India on Monday forecast that annual economic growth would accelerate to 7.4 per cent in the year ending in March after its statisticians changed the way they measure Asia’s third-largest economy.
The new estimate is sharply higher than the Reserve Bank of India’s (RBI) growth projection of around 5.5 per cent under the old method as well as a revised 6.9 per cent growth a year earlier.
Under the new method, the economy grew 7.5 per cent in the quarter ending in December, outpacing China’s 7.3 per cent growth in the latest quarter and making India the fastest growing major economy in the world.

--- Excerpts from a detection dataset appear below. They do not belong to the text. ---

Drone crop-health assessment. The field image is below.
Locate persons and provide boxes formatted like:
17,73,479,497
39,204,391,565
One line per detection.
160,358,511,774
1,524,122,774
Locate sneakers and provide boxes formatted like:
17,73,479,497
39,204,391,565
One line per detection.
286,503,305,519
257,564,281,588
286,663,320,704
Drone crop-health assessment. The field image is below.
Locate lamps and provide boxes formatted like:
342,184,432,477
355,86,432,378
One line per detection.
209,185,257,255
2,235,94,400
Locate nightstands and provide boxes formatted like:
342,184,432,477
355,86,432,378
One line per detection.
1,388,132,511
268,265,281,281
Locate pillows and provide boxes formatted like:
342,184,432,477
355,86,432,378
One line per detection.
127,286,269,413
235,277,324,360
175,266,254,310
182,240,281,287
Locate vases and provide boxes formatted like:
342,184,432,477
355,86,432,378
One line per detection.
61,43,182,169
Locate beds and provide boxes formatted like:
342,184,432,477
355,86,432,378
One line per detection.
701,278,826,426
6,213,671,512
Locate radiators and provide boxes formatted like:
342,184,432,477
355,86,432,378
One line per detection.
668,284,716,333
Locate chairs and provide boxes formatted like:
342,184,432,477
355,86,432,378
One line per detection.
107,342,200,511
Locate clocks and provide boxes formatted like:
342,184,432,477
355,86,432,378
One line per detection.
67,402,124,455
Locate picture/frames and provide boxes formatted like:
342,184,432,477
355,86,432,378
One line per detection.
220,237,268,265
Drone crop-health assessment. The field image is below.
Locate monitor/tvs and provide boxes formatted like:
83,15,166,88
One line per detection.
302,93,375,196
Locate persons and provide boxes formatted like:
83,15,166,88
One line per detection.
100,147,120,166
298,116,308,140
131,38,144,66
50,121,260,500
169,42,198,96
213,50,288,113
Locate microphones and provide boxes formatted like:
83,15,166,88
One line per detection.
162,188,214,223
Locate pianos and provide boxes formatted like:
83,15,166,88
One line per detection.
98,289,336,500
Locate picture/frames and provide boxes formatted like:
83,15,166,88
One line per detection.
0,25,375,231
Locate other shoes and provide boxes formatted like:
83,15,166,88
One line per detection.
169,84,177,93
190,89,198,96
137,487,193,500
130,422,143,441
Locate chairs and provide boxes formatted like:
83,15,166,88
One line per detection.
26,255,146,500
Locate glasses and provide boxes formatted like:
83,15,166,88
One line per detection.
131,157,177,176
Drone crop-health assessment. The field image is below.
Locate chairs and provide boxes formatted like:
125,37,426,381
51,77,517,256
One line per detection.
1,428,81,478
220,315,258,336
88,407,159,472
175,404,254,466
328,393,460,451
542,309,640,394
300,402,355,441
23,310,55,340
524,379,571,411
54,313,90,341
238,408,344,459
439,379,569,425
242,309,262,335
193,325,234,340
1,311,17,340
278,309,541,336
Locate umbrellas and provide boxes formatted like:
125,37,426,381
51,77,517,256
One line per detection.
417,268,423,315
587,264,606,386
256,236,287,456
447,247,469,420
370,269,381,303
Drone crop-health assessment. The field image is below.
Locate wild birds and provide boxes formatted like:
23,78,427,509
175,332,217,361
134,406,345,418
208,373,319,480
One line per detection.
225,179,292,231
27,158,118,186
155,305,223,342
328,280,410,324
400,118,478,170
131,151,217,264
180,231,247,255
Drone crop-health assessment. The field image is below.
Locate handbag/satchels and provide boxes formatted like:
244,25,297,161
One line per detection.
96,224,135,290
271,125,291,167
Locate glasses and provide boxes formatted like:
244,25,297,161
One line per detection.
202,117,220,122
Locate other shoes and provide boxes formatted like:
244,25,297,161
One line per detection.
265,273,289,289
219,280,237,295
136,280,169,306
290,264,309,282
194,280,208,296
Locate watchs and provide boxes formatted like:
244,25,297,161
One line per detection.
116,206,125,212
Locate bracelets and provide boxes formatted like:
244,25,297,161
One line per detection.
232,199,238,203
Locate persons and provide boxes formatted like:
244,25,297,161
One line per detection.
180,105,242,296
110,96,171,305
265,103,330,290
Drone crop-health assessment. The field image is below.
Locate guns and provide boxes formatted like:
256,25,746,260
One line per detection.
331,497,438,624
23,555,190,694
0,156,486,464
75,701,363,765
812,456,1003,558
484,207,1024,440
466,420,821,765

The revisions mark a dramatic turnaround for an economy that barely a fortnight ago was assumed to be still struggling to gather momentum under Prime Minister Narendra Modi’s reform-minded government. Prior to PM Modi’s election last May, the economy had endured its weakest phase of growth since the 1980s.
The apparent recovery is, however, in large measure due to changes both in the way authorities calculate gross domestic product (GDP) and the base year.
India now measures GDP by market prices instead of factor cost, to take into account gross value addition in goods and services as well as indirect taxes. The base year has been shifted to 2011/12 from 2004/05.
The reading, however, is at odds with other indicators such as industrial production and trade data, which suggest the economy is still suffering from slack.
Prasanna, economist at ICICI Securities Primary Dealership Ltd, questioned the credibility of the data and asked the government to explain glaring gaps.
“The government has itself been saying that tax collections are slow due to a slowdown in the economy, but the other wing of the government is saying that GDP growth has been good,” he said.
“That means either one part of the economy is not taxed or there is an issue with the data.”
GDP growth for the first half of fiscal 2014/15 was also recalculated and revised up to about 7.4 per cent from the 5.5 per cent reported earlier.